WSVN -- From the mind of a child, a twister tears across the screen, a dancer flys with ease and pirates rule the sea.
These animated adventures come to life inside this Lincoln Road studio -- LittleDirector.com.
"For me, the kid is the boss, I don't care what the parents say."
This is the brain child of Royi Akavia.
He takes one drawing, one story ...
"He came to rescue the princess. That's his horse and that's his castle."
... and makes a mini-movie.
Royi Akavia: "The children see their own drawing come to life, and the pleasure you see in their face."
Lynn Martinez: "Most parents proudly display their child's art here, but it can quickly get stained or torn.

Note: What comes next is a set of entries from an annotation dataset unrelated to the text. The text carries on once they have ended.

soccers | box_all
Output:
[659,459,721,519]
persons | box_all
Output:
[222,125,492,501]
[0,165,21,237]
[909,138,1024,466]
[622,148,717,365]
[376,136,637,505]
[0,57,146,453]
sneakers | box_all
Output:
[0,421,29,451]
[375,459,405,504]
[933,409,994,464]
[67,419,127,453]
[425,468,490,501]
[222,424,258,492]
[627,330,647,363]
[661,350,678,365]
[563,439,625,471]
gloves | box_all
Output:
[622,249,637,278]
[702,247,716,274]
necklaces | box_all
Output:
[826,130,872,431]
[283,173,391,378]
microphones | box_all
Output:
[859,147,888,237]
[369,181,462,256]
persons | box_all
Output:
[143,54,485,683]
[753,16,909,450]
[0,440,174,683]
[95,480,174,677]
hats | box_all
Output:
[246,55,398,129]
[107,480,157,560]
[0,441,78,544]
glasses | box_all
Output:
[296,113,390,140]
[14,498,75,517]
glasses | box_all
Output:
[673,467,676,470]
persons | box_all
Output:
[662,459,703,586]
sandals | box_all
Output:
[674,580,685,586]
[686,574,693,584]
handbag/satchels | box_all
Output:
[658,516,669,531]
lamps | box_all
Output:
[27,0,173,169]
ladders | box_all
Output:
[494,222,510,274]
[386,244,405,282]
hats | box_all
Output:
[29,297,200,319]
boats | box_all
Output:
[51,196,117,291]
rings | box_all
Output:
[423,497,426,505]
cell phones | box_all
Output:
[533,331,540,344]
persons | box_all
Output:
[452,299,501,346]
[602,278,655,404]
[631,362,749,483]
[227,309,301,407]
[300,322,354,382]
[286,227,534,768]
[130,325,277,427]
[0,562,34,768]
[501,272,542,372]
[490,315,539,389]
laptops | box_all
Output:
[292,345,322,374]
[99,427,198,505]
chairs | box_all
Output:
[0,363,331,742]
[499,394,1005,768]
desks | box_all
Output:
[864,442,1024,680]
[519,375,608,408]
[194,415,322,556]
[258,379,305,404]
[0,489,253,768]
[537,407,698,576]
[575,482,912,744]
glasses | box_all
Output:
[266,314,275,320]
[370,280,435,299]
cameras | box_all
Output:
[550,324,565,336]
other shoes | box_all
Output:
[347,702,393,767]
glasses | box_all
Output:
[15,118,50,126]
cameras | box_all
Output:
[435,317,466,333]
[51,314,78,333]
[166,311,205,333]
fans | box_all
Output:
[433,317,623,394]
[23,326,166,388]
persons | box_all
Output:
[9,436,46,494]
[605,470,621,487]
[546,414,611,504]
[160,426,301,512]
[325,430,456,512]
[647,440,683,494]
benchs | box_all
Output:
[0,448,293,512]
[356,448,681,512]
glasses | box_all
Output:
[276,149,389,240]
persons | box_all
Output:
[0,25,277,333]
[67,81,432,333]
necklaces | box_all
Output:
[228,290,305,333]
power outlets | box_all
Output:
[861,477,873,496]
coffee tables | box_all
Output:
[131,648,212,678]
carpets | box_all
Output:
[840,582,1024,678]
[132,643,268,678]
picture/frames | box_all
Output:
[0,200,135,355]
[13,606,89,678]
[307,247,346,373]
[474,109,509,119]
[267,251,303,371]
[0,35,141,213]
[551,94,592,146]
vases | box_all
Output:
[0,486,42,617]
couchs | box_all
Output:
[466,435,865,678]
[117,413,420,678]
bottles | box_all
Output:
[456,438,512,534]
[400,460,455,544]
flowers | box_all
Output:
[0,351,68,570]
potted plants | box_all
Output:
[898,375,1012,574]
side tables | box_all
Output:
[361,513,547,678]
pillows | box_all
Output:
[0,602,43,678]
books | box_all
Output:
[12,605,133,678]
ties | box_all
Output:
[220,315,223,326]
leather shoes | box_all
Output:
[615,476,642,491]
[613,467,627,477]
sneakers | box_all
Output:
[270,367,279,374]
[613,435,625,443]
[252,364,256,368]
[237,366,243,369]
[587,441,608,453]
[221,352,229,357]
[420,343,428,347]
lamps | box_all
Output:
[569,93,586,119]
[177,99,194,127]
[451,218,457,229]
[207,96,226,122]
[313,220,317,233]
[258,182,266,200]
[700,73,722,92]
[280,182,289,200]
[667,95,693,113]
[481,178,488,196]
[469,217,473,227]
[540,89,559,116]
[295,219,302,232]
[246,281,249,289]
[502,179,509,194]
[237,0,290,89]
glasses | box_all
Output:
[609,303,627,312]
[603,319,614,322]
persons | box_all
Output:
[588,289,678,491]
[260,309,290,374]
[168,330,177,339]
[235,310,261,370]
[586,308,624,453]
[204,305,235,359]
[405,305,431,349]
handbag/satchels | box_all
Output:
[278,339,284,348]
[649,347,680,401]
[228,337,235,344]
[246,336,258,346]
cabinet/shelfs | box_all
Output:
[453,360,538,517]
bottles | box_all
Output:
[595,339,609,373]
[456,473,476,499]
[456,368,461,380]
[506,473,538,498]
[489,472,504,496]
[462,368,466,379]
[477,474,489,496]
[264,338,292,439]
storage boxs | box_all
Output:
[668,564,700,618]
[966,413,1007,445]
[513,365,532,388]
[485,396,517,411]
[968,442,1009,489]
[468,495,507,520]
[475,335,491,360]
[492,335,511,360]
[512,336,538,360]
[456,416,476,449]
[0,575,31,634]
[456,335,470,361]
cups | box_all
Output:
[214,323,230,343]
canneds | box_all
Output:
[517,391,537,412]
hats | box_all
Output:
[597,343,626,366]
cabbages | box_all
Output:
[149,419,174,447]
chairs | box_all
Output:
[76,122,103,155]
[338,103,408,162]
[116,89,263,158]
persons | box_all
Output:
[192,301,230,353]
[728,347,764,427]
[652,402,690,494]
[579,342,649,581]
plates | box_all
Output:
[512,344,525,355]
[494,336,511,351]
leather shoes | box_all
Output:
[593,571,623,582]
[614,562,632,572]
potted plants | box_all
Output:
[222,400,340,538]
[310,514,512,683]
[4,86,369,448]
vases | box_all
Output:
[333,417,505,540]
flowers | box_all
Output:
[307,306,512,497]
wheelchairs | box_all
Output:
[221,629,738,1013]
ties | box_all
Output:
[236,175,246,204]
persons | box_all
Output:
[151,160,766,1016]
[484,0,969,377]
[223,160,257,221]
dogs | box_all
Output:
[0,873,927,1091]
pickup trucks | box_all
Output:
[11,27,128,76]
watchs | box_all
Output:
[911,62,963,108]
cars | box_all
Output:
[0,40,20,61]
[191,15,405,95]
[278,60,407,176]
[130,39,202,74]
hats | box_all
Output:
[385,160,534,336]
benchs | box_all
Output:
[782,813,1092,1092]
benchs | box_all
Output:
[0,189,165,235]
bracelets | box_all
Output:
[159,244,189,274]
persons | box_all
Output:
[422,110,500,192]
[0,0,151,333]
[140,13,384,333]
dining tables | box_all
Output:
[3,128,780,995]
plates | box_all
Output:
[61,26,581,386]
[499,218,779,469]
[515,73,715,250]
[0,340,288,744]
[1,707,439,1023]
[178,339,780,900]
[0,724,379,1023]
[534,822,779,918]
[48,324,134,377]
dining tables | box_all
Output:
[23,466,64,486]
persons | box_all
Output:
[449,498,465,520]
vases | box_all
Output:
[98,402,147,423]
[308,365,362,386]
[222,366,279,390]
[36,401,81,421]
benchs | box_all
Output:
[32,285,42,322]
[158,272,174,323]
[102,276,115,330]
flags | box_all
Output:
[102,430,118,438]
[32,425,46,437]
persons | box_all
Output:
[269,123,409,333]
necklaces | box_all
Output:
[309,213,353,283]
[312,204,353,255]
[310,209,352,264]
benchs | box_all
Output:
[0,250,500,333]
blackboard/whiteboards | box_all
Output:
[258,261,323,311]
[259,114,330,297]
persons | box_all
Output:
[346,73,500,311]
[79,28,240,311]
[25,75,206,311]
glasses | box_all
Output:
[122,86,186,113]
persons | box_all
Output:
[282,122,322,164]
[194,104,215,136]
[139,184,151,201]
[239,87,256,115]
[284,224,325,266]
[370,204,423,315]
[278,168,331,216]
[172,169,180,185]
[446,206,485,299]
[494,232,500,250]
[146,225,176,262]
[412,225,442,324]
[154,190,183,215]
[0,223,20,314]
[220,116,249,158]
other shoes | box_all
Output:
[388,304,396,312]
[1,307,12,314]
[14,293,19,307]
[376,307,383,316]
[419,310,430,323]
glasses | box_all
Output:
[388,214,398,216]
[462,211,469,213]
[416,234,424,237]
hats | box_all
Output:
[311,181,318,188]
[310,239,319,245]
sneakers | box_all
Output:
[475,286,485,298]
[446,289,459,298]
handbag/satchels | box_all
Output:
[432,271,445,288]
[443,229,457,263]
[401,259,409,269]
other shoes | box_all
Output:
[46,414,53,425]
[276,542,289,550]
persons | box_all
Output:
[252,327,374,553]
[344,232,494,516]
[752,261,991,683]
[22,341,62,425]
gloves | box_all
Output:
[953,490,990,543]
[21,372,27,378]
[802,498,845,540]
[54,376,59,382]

But, with just a little time and money, your child's imagination can go from here -- to here: a short film permanently preserved on DVD.
"Now I want each of you to write one drawing, characters, then a story about what it is about."
A pile of crayons and a sheet of paper, and these kids are off.
Parents can also mail or e-mail drawings with a narrative.
"You are the boss, I work for you, you are the director."
Once he has the little director's vision -- Royi scans it in to his computer and gets to work.
"She did tornado, maybe based on the hurricanes."
And about 30 minutes later -- "voila."
Susan Priscal: "Any type of art helps a kid. Just to bring out what they're thinking, what they want to do. Artwork does help them."
At this age, Royi believes art is the best way children have to express themselves.
Alec Priscal: "The penguins are going to play with the seal. I saw the movie Happy Feet."
And parents agree.
"He's gone to Disney, he loves the animation, and just doing this on his own, being his own director. He hasn't seen the pic yet, but I think he'll be thrilled."
"People need to understand the child becomes focused about himself, eager about himself and proud about himself."
"Hey, come look at this movie!" "Who did this movie?" "Me."
Movies start at about $30.
Extras cost more, including how many characters there are to animate and how many copies a parent wants.